Sometimes we feel like a broken record…and maybe we are, but this should be repeated. Increasing the number of holdings in your account does not mean you are increasing the benefits of diversification.
Think about a portfolio that has exposure to multiple mutual funds that focus on the US Stock Market – Large, Small, Value, Growth, etc – all the boxes are checked and each manager has a 5 star rating. The average number of holdings in each fund is 100 stocks and to top it off, the expense ratio is reasonable at just .85%. Sounds like a solid portfolio, right?
This portfolio is one we see daily – multiple mutual funds with solid ratings…but it consistently under-performs the benchmark. Why? Because it IS the benchmark with a fee. The more managers you add, no matter how great they are, their ability to create value for your portfolio decreases. As elusive as excess returns already are – too much diversification makes it next to impossible from a total portfolio perspective.
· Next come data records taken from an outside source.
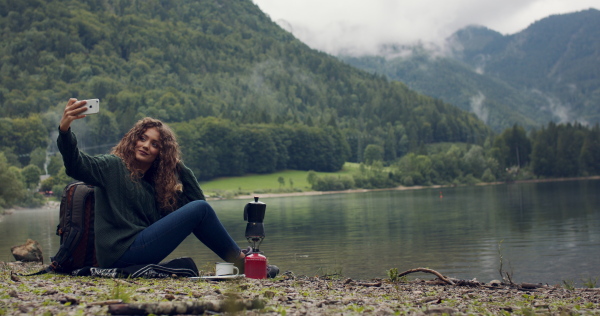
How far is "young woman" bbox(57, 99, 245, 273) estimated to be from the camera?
27.1ft

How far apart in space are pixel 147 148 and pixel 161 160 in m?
0.26

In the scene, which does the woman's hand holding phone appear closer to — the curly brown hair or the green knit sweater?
the green knit sweater

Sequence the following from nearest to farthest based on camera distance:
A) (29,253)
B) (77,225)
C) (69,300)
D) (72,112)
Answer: (69,300), (72,112), (77,225), (29,253)

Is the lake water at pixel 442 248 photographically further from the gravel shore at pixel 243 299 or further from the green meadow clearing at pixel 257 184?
the green meadow clearing at pixel 257 184

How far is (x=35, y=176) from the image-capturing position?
118 meters

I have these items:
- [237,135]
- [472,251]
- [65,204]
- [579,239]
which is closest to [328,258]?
[472,251]

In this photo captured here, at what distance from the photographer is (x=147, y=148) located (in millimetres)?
8773

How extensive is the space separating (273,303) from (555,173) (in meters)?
164

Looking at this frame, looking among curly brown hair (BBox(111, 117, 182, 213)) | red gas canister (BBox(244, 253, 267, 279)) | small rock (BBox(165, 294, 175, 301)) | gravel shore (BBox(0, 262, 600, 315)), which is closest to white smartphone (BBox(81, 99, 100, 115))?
curly brown hair (BBox(111, 117, 182, 213))

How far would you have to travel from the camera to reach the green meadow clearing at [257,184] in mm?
129875

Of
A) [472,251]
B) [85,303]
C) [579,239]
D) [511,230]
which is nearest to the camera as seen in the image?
[85,303]

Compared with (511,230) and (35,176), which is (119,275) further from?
(35,176)

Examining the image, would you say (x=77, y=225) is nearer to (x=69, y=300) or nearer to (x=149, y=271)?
(x=149, y=271)

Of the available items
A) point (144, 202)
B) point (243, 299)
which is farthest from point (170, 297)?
point (144, 202)
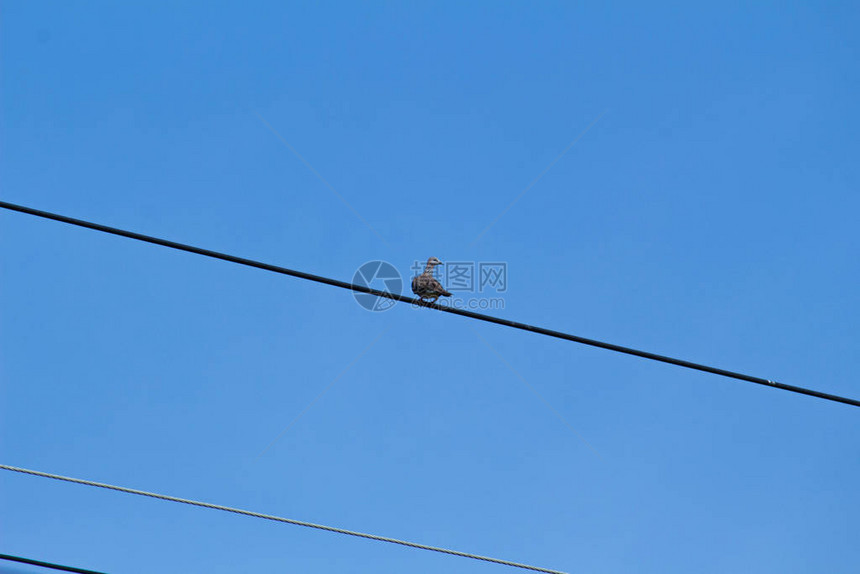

If you want to own the market – go do it for next to nothing. Otherwise, find a manager who has conviction in what they do and don’t water down their impact. Put in the effort to understand the approach and the research behind it. Having an idea of when it will look great and when it won’t leads to the discipline needed for long term success.
Are you truly diversified or are the 10 funds you own really just one big fund? Better to answer that question before the market answers it for you.